We are also aiming to reconnect more closely with the LODLAM community generally, and to this end I attended a TNA ‘Big Ideas’ session ‘Is Linked Data an appropriate technology for implementing an archive’s catalogue?’ given by Jean-Luc Cochard of the Swiss Federal Archives. I took a few notes which I thought it might be useful to share here.

Why we looked at Linked Data?

This was initially inspired by the Stanford LD 2011 workshop and the 2014 Open data.swiss initiative. In 2014 they built their first ‘aLOD’ prototype – http://alod.ch/

The Swiss have many archive silos from which they transformed the content of some systems to LD and then were able to merge. They created basic LD views, Jean-Luc noting that the LD data is less structured than data in the main archival systems, an example of which is e.g. http://data.ge.alod.ch/id/archivalresource/adl-j-125

They also developed a new interface http://alod.ch/search/ with which they were trying for an innovative approach to presenting the data such as providing a histogram with dates.  It’s currently just a prototype interface running off SPARQL with only 16,000 entries so far.

They are also now currently implementing a new archival information system (AIS) and are considering LD technolgy for the new system, but may go with a more conventional database approach. The new system has to work with the overall technical architecture.

Linked data maturity?

Jean-Luc noted that they expect that in three years born digital will greatly expand by factor of ten, though 90% of the archive is currently analogue. The system needs to cope with 50M – 1.5B triples. They have implemented Stardog triple stores 5.0.5 and 5.2. The larger configuration is a 1 TB RAM, 56 CPU and 8 TB disk machine.

▶ **Data extract**
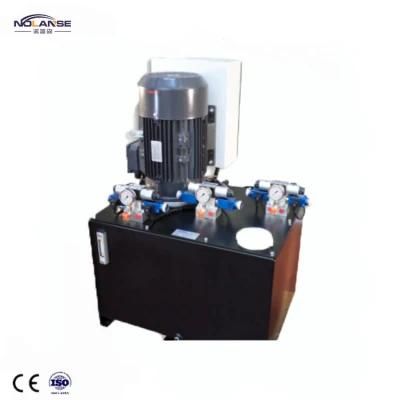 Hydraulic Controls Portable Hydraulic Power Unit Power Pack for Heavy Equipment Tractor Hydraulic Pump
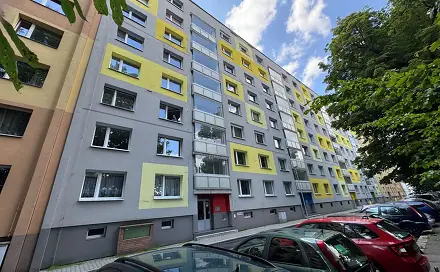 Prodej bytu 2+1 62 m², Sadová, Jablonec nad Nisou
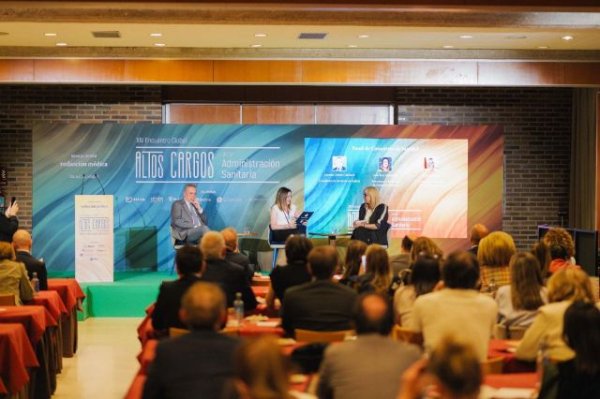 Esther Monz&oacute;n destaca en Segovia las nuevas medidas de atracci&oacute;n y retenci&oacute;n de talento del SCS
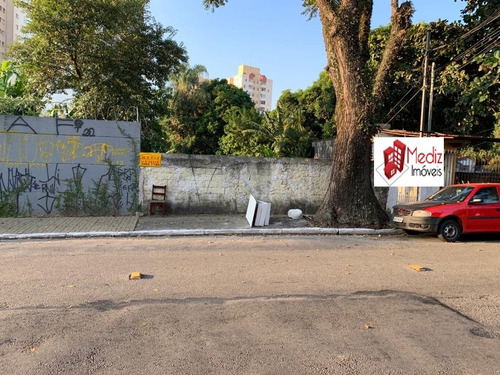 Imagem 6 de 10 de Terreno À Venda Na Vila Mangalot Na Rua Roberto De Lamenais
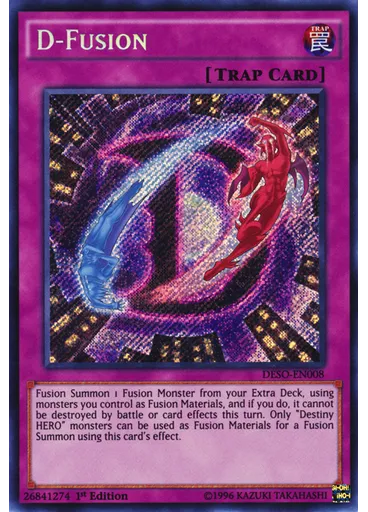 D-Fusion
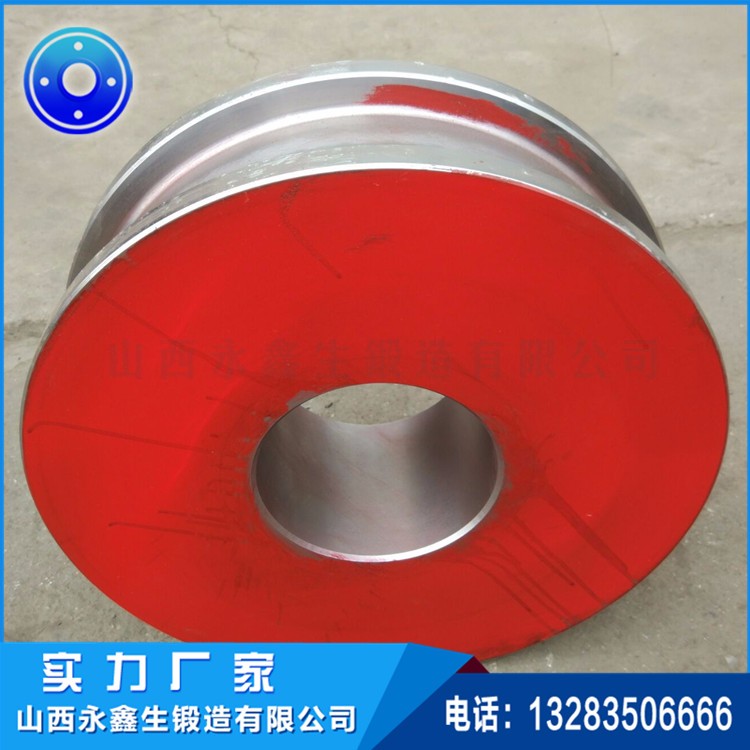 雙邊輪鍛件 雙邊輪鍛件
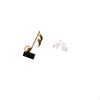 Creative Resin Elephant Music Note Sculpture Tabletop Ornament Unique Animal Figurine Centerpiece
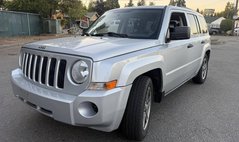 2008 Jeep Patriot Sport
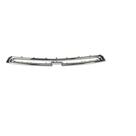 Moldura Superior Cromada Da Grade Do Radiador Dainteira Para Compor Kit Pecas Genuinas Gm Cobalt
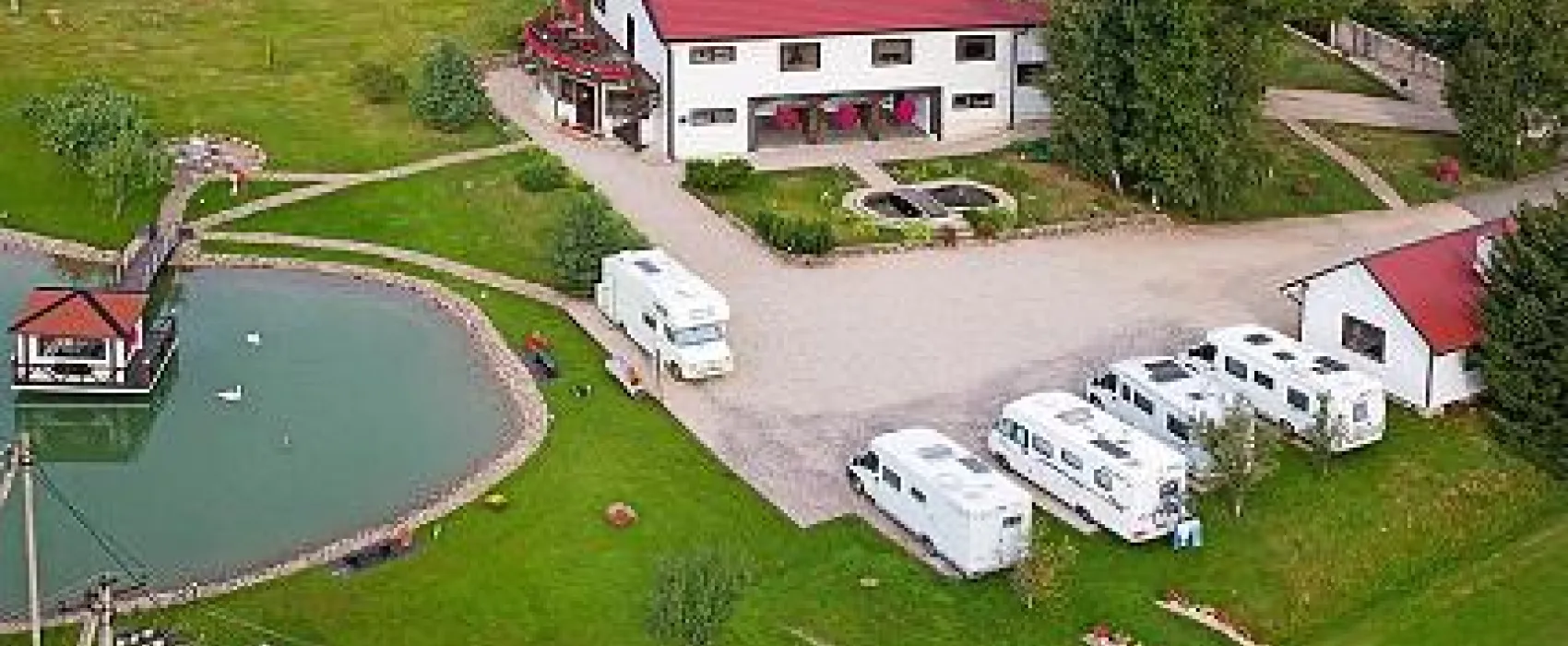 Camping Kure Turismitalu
---
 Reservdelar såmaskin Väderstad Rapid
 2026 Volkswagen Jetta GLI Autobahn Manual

▶ **Tasks and exercises**
1. Write out the rows above word for word, from the line with "Hydraulic Controls Portable" to the line with "Esther Monz&oacute;n destaca", leaving the pictures out.
2. Can you carry the passage on Linked Data for the Swiss archives' catalogue forward from where it stops?

▶ **Responses per task**
1.
 Hydraulic Controls Portable Hydraulic Power Unit Power Pack for Heavy Equipment Tractor Hydraulic Pump
 Prodej bytu 2+1 62 m², Sadová, Jablonec nad Nisou
 Esther Monz&oacute;n destaca en Segovia las nuevas medidas de atracci&oacute;n y retenci&oacute;n de talento del SCS

2.
As part of performance testing they have tried loading the system with up to 10 Billion triples and running various insert, delete and query functions. The larger config machine allowed 50M triple inserts in 5 min. 100M plus triples took 20min to insert. With the update function things were found to be quite stable.  They then combined querying with triple insertions at the same time, and this highlighted some issues with slow insertions with a smaller machine. They also tried full text indexing with the larger config machine. They got very variable results with some very slow response times with the insertions, finding the latter was a bug in the system.

Is Linked Data adequate for the task?

A key weakness of their current archival system is that you can only assign records to one provenance/person. Also, their current system can’t connect records to other databases, so they have the usual silo problem. Linked data can solve some of these problems. As part of the project they looked at various specs and standards:

BIBFRAME v2.0 2016
Europeana EDM released 2014.
EGAD activities – RiC-CM -> RiC-O based on OWL (Record in context)
A local initiative- Matterhorn RDF Model.  Matterhorn uses existing technologies, RDA, BPMN, DC, PREMIS. There is a first draft available.

They also looked at relevant EU R&D projects: ‘Prelia’, on preservation of LD and ‘Diachron’ – managing evolution and preservation of LD.

Jean-Luc noted that the versatility of LD is appealing for several reasons –

  • It can be used at both the data and metadata levels.
  • It brings together multiple data models.
  • It allows data model evolution.
  • They believe it is adequate to publish archive catalogue on the web.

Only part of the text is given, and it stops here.